Motomag : Revenons un peu sur ta carrière. Tu es un des rares pilotes, voire le seul, à avoir roulé en GP vitesse après avoir été champion du monde de cross…
JMB : C’est exact. Après avoir remporté le titre mondial 125 cm3 en 1988 et celui 250 cm3 en 1989, j’ai décidé de partir aux USA pour défier les plus grands pilotes américains chez eux. La première année a été celle de l’apprentissage, mais j’ai tout de même fini deuxième en Supercross. La deuxième saison j’ai remporté les catégories 250, 500 et Supercross. C’est par la suite que j’ai décidé de tenter l’aventure des Grands Prix vitesse.

Motomag : C’était une transition difficile ?
JMB : Oui et non. D’une part, je n’ai jamais vraiment disposé d’une structure et d’une moto de premier plan pour gagner. D’autre part, mon expérience de la course, même si c’était en cross, m’a beaucoup servi. Il y a aussi des gens fantastiques qui m’ont aidé, comme ceux de chez Aprilia ou Kenny Roberts. Je n’ai pas réussi à gagner un titre, seulement des bonnes places et même deux pôles en 500 cm3. Je regrette bien sûr, mais je garde un formidable souvenir de ces années.

Motomag : Tu as aussi remporté le Bol d’Or et les 24H du Mans moto…
JMB : Je devais rouler avec l’équipe N°1 chez Suzuki, avec Morrisson et Lavieille, mais j’ai préféré la N°2 avec des jeunes pilotes comme Sébastien Gimbert et Nicolas Dussauge. C’était plus facile pour moi d’imposer certains choix et de plus, il y avait moins de pression. Nous avons gagné le Bol en 2002 et 2003, ainsi que les 24H du Mans en 2002. Auparavant, j’avais aussi gagné plusieurs Guidons d’Or et Supercross à Bercy.

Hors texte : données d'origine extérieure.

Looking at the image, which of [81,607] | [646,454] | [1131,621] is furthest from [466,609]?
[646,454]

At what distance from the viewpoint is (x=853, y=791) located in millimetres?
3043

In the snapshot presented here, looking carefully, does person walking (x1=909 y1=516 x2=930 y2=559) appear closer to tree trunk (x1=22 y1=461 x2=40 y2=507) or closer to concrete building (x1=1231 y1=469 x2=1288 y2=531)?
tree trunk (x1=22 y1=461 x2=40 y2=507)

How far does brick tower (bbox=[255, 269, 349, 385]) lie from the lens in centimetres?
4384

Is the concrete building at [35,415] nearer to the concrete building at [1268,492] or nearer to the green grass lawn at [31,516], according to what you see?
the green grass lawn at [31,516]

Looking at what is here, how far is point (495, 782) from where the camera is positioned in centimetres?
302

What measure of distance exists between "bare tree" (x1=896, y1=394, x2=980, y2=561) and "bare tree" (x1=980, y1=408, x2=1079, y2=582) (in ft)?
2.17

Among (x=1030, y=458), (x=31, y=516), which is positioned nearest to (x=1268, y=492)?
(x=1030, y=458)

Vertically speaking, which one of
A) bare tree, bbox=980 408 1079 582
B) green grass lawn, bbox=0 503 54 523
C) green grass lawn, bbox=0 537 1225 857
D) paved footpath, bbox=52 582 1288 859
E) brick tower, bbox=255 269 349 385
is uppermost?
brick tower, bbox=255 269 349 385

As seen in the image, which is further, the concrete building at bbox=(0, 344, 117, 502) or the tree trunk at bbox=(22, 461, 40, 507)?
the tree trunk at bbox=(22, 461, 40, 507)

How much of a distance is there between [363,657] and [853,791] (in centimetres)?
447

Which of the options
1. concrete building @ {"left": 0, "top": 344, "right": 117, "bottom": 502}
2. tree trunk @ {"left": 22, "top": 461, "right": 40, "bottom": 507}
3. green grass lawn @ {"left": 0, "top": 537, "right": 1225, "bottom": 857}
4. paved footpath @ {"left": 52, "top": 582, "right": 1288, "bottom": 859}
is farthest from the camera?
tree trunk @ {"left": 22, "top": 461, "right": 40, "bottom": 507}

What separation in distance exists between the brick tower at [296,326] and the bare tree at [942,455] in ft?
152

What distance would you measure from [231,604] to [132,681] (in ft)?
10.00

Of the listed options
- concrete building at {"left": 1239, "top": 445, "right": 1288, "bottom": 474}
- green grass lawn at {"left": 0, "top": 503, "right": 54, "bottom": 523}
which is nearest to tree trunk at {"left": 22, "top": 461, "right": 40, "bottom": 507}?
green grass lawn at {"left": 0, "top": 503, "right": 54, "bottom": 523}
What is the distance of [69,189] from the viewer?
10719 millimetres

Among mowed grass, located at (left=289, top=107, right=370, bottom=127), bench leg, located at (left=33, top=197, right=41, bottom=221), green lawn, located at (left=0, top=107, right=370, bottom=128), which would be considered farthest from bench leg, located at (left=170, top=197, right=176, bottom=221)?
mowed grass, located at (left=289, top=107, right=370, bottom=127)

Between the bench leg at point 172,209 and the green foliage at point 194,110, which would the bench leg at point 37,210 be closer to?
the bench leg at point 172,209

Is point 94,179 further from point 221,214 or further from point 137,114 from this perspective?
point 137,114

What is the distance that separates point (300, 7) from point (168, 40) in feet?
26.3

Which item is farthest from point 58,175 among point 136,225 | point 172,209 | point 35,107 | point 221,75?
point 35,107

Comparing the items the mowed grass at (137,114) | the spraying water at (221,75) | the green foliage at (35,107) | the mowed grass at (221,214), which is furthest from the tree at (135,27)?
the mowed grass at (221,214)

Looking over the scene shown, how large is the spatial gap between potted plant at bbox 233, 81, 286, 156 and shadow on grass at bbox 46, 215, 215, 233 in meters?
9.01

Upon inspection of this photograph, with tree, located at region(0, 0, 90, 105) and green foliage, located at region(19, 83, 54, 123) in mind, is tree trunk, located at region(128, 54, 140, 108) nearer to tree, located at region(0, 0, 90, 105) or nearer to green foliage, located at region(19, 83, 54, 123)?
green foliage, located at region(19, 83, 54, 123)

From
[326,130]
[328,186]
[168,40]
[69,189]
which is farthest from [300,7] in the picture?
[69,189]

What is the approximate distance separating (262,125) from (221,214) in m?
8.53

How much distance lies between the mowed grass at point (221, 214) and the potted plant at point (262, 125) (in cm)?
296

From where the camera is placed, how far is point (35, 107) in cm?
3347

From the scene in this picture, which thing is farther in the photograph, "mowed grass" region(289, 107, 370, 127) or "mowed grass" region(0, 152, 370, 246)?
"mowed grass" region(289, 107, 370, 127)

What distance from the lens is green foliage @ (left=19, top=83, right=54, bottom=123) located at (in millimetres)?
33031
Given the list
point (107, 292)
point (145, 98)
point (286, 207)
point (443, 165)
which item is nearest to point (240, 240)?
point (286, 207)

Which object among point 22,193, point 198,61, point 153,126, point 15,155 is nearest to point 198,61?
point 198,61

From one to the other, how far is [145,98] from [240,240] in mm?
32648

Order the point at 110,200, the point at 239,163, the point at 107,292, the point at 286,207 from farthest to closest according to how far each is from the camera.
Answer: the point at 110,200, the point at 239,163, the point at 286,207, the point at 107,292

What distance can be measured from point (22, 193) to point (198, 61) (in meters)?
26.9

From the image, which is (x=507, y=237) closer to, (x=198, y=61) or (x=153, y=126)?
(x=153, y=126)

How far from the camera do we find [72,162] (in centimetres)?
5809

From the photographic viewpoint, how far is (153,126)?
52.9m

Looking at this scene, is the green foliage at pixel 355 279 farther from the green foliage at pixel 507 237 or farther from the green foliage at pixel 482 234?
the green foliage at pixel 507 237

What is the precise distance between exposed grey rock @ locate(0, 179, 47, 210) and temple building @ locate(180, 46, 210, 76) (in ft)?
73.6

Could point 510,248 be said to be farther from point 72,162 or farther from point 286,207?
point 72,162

Motomag : Nous sommes au Tourist Trophy où tu viens de parcourir le tracé de la course avec ta Honda. Qu’en pense-tu de cette course ?
JMB : C’est une course incroyable et certainement très difficile à gérer. Les virages aveugles ou encore le revêtement bosselé me font peur. Mais je ne pense pas que les pilotes qui s’engagent ici sont des fous. Bien au contraire. Pour avoir parlé avec John McGuiness et Guy Martin, je sais qu’ils cherchent avant tout à minimiser les risques. Le travail qu’ils effectuent sur la moto ou encore la faculté à adapter leur pilotage à la configuration de la route est extraordinaire.

Motomag : Cela ne te tente pas ?
JMB : Non, pour deux raisons. La première concerne ma façon de piloter. J’aime trop aller jusqu’au bout des possibilités de la moto et ici il n’y a aucune échappatoire possible en cas de faute ou de casse. La deuxième raison est plus culturelle. Pour les pilotes britanniques la course sur route est une tradition où ils puisent beaucoup de motivation. Ce n’est pas mon cas. J’ai en tout cas énormément de respect pour tous les pilotes qui s’engagent sur ce type de course.

Motomag : Une dernière question ; pourquoi la relève française en cross comme en vitesse tarde à venir ?
JMB : Certains diront que c’est une question de gros sous et ils ont certainement raison. Mais je crois aussi que l’on laisse trop des jeunes, même talentueux, face à eux-mêmes. Dans ma carrière j’ai eu la chance de profiter des conseils d’anciens pilotes comme Roger DeCoster ou Kenny Roberts, des types qui aimaient faire la transition entre deux générations. En France, on n’exploite pas assez ce que les anciens pilotes champion du monde ou de très haut niveau peuvent apporter aux jeunes. C’est pourtant le rôle de la Fédération française de moto (FFM), tout comme est son devoir de veiller à la reconversion des anciens sportifs de haut niveau.